Wednesday, February 19, 2014


Have you noticed? The language of recipes is becoming archaic.

My mother taught me to read recipes.

Sugar meant white sugar unless brown was specified.
Flour meant regular white flour unless whole wheat was specified.
“To cream” meant to mix the shortening and the sugar together until well-blended.
Brown sugar was always packed – no exceptions.
Brown sugar meant “light” brown sugar unless dark was specified.
“T” meant tablespoon; “t” meant teaspoon.
Soda was baking soda. No one needed to tell you that.
Cinnamon meant “ground” cinnamon, unless otherwise stated. (The same rule applied for all other common baking spices.)
“Dry ingredients” were the flour, salt, seasonings, soda.
A “prepared pan” meant you “greased and floured” your baking pan.
“Grease” is shortening, like Crisco.
Always pre-heat the oven.

These terms were standard, Mother said, and what one needed to know in order to read a recipe. She also explained that the method of mixing ingredients was standard. If you had your list of ingredients, you could mix them even if you didn’t have directions. I don’t remember that it took a long time for me to learn this language. I was highly motivated to bake cookies.

The point is that you don’t need a lot of words in order to relate a recipe. In fact, I think it’s better if the language is succinct. If you have a question as you cook, a quick glance at the recipe reveals what you need to know. And when you go to copy a recipe, the standardized language makes it’s so much faster. But these days it’s different . . .

Recipes today – and recipes abound! -- are explicit and repetitive. Perhaps it’s a good thing. I’m sure it helps the novice. But sometimes I feel that the message of the recipe is lost in all the words. I just want a recipe “blueprint” and I don’t want to read all these words that I don’t need.

A couple of years ago I found myself laboriously copying recipes I wanted to try from online sites. It was taking me forever, and then reading the recipe as I cooked was a challenge. Then I realized that I actually “speak” the recipe language and all these words were unnecessary. I began to jot down the recipes using the language my mother taught me. After a brief listing of ingredients, I just make notes, such as:
375 – 8x8 prepared pan – 40-45 min.

What could be simpler?

[The top photo was taken at Thanksgiving, 1959.  Mother is in the foreground with my grandfather to the right of her. And yes, you can see me toward the back but leaning forward. The bottom photo was taken in the same time frame -- Mother in the backyard under the hawthorn tree. She loved the beauty of a snowfall.]


drMolly, the BeanQueen said...

Ah Kathy, but you forget that no one teaches the young anymore the "old fashioned" idea of thinking for one's self.

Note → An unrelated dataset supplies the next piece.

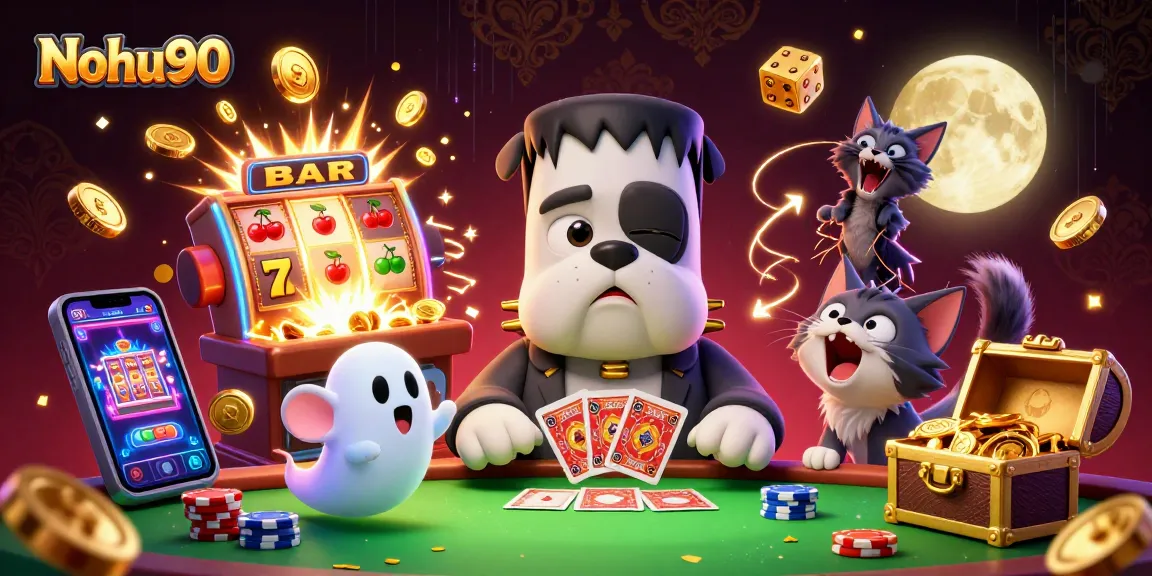 Nohu90 offers thrilling jackpots and gaming excitement with lively characters and casino elements.
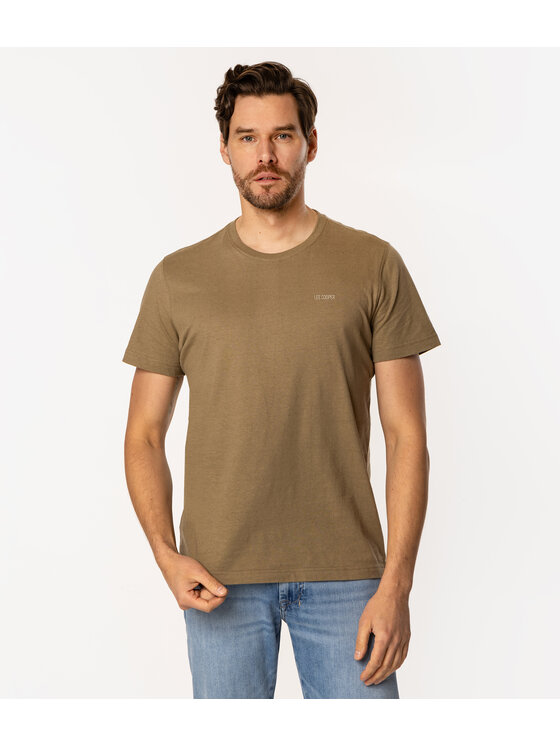 Lee Cooper Lee Cooper T-Shirt OSLO 8515 Khaki Regular Fit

Or adaptation or adventure or JUST PLAIN fun in cooking. One must do everything perfectly and EXACTLY like the recipe or the picture or..........

Chris said...

Oh, I love the pictures! I remember them all so well. The one of your mom under the tree is wonderful.

Interesting topic--I tend to shorthand recipes, too, and never thought about others not knowing the methods. But then I guess the people I share with are family or friends my age.

Hallie said...

Who are you sitting next to? Is that Uncle Porky on your left and the Profitt dad on your right? I don't know that guy...

Kathy said...

I believe it's true that the young aren't taught in the way we "oldsters" were. The funny thing is that my mother didn't think she had taught me enough about cooking and yet I can cook anything I want to with what she showed me.

Yes, Uncle Porky and Aunt Sara are on my left and the "Profitt dad" on my right. That's Polly next to him and Nina didn't make the picture. Joni wears red on the right side, Pat on her right. Bill is hidden and Harriet is at the top of the picture.

Daddy took the pictures. He had plenty of room to swing the camera a little more to the left and include Nina, but for some reason he didn't. He had an artistic eye but struggled with the equipment.

Oh - and there must have been a table someplace with L.J. and Becky.

Another observation: The women are dressed up, the men quite casual.